**EXERCISE BRIEF**: Your task is to copy every line of the entries that holds the word "عليه".

━━ DATA RECORDS ━━

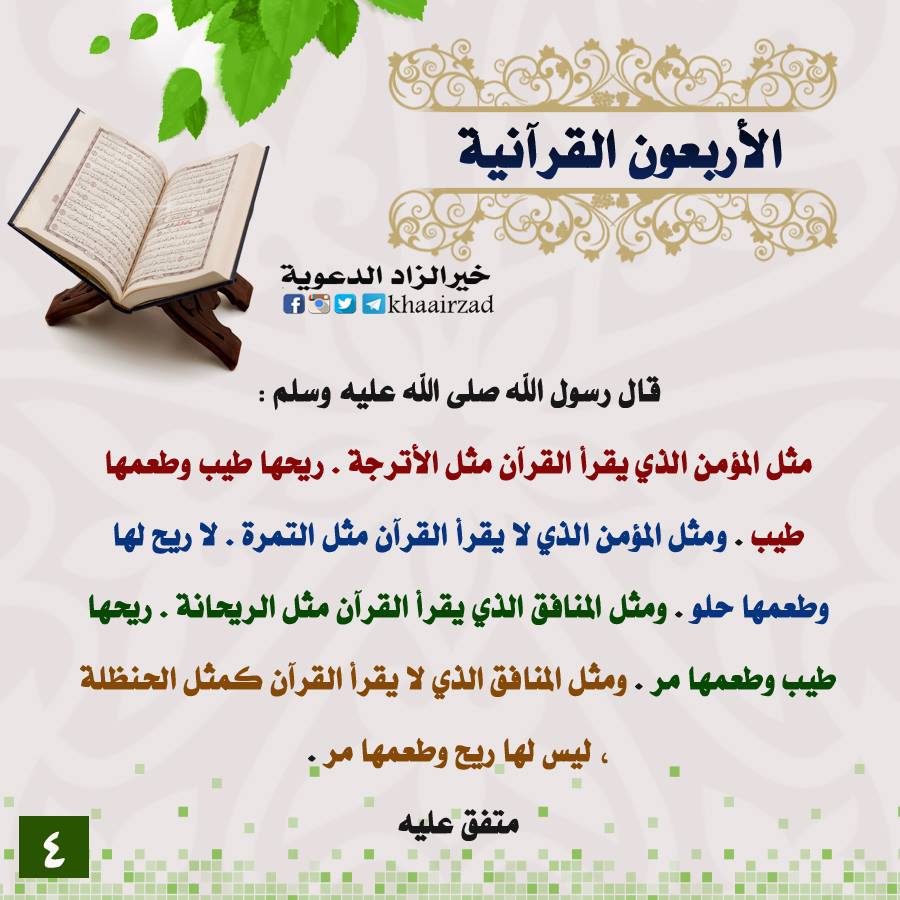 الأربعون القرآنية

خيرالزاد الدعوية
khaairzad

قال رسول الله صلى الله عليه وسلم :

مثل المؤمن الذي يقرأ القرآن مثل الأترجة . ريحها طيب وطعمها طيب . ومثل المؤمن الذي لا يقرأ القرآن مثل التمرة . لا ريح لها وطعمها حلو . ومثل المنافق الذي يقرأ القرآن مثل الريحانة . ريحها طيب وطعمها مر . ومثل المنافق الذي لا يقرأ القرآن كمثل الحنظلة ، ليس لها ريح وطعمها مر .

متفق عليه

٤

━━━
━━ DATA RECORDS ━━

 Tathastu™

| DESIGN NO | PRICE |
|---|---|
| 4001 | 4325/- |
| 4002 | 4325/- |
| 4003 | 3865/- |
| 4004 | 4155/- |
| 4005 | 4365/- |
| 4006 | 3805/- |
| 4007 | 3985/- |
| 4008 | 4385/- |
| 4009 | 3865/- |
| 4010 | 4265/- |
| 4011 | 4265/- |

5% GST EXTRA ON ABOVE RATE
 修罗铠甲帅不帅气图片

━━━

**ANSWER TO THE PROBLEM**:
قال رسول الله صلى الله عليه وسلم :
متفق عليه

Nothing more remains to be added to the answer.